Naaman was a brave, highly respected military man. He was a general in the Syrian army. Greatly decorated for his military genius, however there was one dark cloud over his life. He had leprosy. The disease that reduces an individual to a grotesque figure that if they lived could even be so bad they could not be recognized. Incurable and terminal; would be much like a terminal cancer or AIDS virus. It was frightening and overwhelming and was something you could not hide from others.
“Now bands from Aram had gone out and had taken captive a young girl from Israel, and she served Naaman’s wife. 3 She said to her mistress, "If only my master would see the prophet who is in Samaria! He would cure him of his leprosy." 4 Naaman went to his master and told him what the girl from Israel had said.”

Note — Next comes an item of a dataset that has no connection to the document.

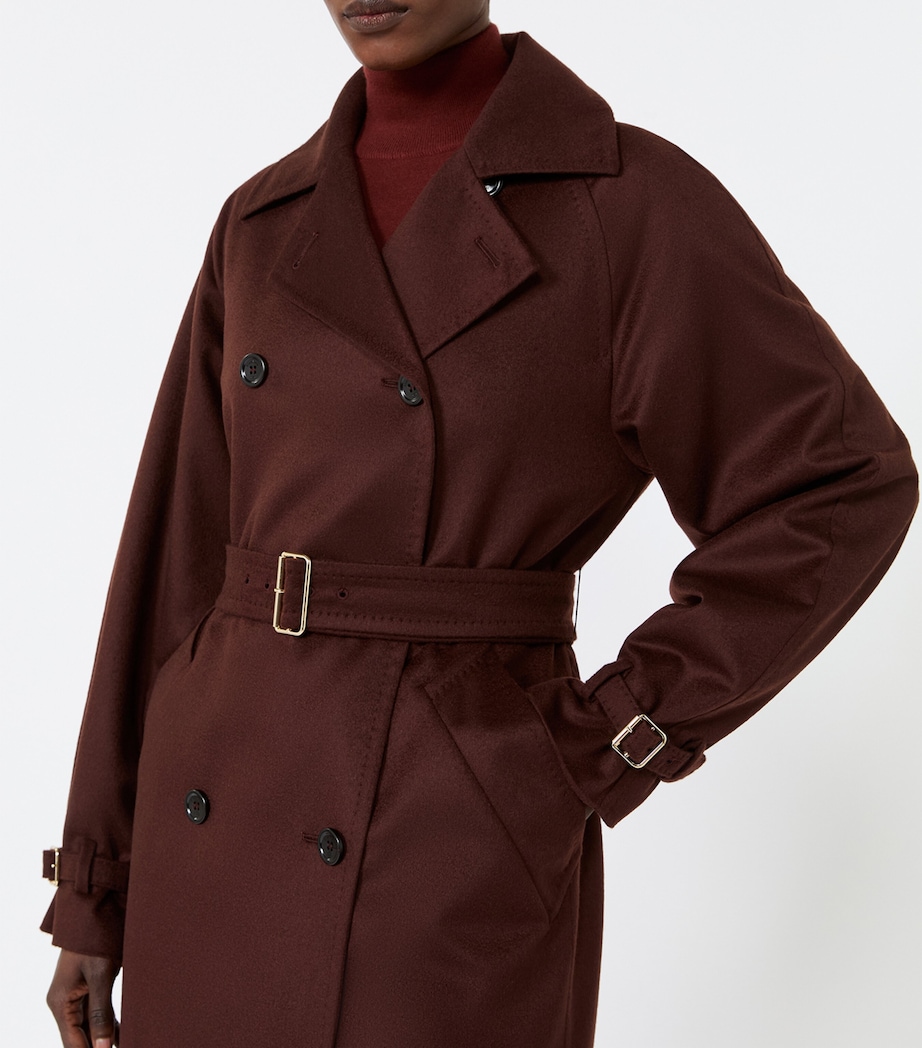 Max Mara Womens Cashmere Trench Coat Rust Image 4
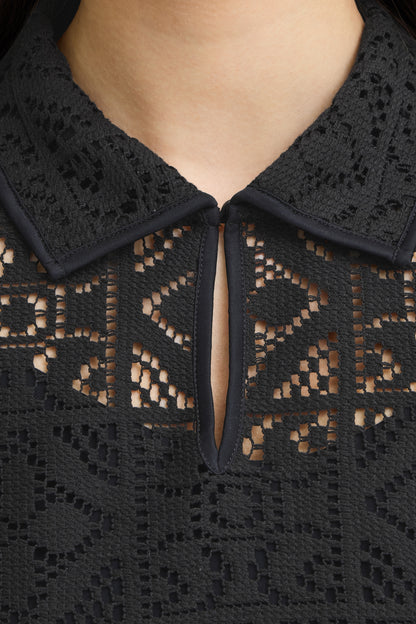 IC NAIMA Shirt m/smuk hulmønster - sort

There was a maid that the Syrians had captured from Israel and brought to Syria. She still remembers her spiritual foundation and the one true living God, the Lord of Israel. She remembers His acts and tells the general’s wife about the prophet of God, Elisha. When you are in a helpless situation you will do anything to get relief, even if it means going to the enemy. At this point in the story the general’s hope is in a man and not in God.
“By all means, go," the king of Aram replied. "I will send a letter to the king of Israel." So Naaman left, taking with him ten talents of silver, six thousand shekels of gold and ten sets of clothing. 6 The letter that he took to the king of Israel read: "With this letter I am sending my servant Naaman to you so that you may cure him of his leprosy.”